Quantile regression does not make distributional assumptions, i.e., assumptions about residuals, other than assuming that the response variable is almost continuous. If you are addressing the problem of estimating a single quantile as a function predictors X, far and away the major things that can go wrong are misspecification of the linear predictor $X\beta$ by underfitting, i.e., failing to include nonlinear effects (a common problem) or interaction effects. There are at least two recommended approaches. First, if your sample size is large, just fit a more flexible model. A good compromise is to allow all main effects to be nonlinear using regression splines such as restricted cubic splines (natural splines). Then there is nothing that needs to be checked except for interactions.
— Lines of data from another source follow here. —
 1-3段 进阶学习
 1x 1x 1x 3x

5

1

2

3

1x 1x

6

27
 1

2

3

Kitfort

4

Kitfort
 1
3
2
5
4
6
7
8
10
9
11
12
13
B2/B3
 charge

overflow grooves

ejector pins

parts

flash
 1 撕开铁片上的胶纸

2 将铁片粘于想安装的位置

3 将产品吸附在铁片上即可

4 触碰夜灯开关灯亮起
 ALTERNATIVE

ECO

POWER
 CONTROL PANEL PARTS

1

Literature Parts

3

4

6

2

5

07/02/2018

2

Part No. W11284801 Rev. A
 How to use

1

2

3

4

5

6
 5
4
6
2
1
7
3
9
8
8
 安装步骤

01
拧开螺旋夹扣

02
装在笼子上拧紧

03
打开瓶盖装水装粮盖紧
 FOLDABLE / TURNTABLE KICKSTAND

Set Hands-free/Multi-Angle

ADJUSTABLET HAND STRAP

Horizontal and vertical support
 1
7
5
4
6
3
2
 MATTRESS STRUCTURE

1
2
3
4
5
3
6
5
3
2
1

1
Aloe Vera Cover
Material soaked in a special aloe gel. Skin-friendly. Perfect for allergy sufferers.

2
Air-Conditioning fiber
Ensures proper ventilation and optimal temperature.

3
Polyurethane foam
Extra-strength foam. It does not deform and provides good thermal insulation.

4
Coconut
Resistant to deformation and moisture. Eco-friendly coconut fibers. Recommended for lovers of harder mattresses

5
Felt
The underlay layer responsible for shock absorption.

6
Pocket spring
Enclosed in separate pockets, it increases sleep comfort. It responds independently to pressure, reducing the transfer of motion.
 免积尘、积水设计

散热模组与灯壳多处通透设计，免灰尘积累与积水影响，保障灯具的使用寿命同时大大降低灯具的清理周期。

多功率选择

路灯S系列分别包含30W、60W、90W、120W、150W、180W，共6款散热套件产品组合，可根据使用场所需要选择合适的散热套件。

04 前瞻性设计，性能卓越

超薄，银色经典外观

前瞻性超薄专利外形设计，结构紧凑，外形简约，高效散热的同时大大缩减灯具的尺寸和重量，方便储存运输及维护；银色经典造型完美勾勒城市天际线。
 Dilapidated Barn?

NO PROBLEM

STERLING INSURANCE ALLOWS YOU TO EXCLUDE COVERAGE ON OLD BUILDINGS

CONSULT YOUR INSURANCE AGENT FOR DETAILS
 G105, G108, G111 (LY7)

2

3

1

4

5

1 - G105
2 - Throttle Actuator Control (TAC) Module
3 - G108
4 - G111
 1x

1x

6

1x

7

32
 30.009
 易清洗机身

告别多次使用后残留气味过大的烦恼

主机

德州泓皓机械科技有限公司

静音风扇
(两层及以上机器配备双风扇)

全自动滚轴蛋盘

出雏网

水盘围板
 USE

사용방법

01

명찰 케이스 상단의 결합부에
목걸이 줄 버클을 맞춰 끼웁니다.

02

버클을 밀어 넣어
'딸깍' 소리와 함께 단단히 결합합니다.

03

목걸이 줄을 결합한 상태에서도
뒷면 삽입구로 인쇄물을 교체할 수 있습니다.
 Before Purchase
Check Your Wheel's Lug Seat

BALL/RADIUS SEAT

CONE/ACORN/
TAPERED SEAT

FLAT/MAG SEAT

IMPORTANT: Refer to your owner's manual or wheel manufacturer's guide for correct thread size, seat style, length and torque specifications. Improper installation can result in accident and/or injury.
The second approach is to hope that the model is simple (why?) but allow it to be complex, then to assess the impact of the complex additions to the simple model. For example, we can assess the combined contributions of nonlinear or interaction terms or both. An example follows, using the R rms
and quantreg
packages. A compromise interaction form is used, to limit the number of parameters. The interactions are restricted to not be doubly nonlinear.
require(rms)
# Estimate 25th percentile of y as a function of x1 and x2
f <- Rq(y ~ rcs(x1, 4) + rcs(x2, 4) + rcs(x1, 4) %ia% rcs(x2, 4), tau=.25)
# rcs = restricted cubic spline, here with 4 default knots
# %ia% = restricted interaction
# To use general interactions (all cross product terms), use:
# f <- Rq(y ~ rcs(x1, 4)*rcs(x2, 4), tau=.25)
anova(f) # get automatic combined 'chunk' tests: nonlinearity, interaction
# anova also provides the combined test of complexity (nonlin. + interact.)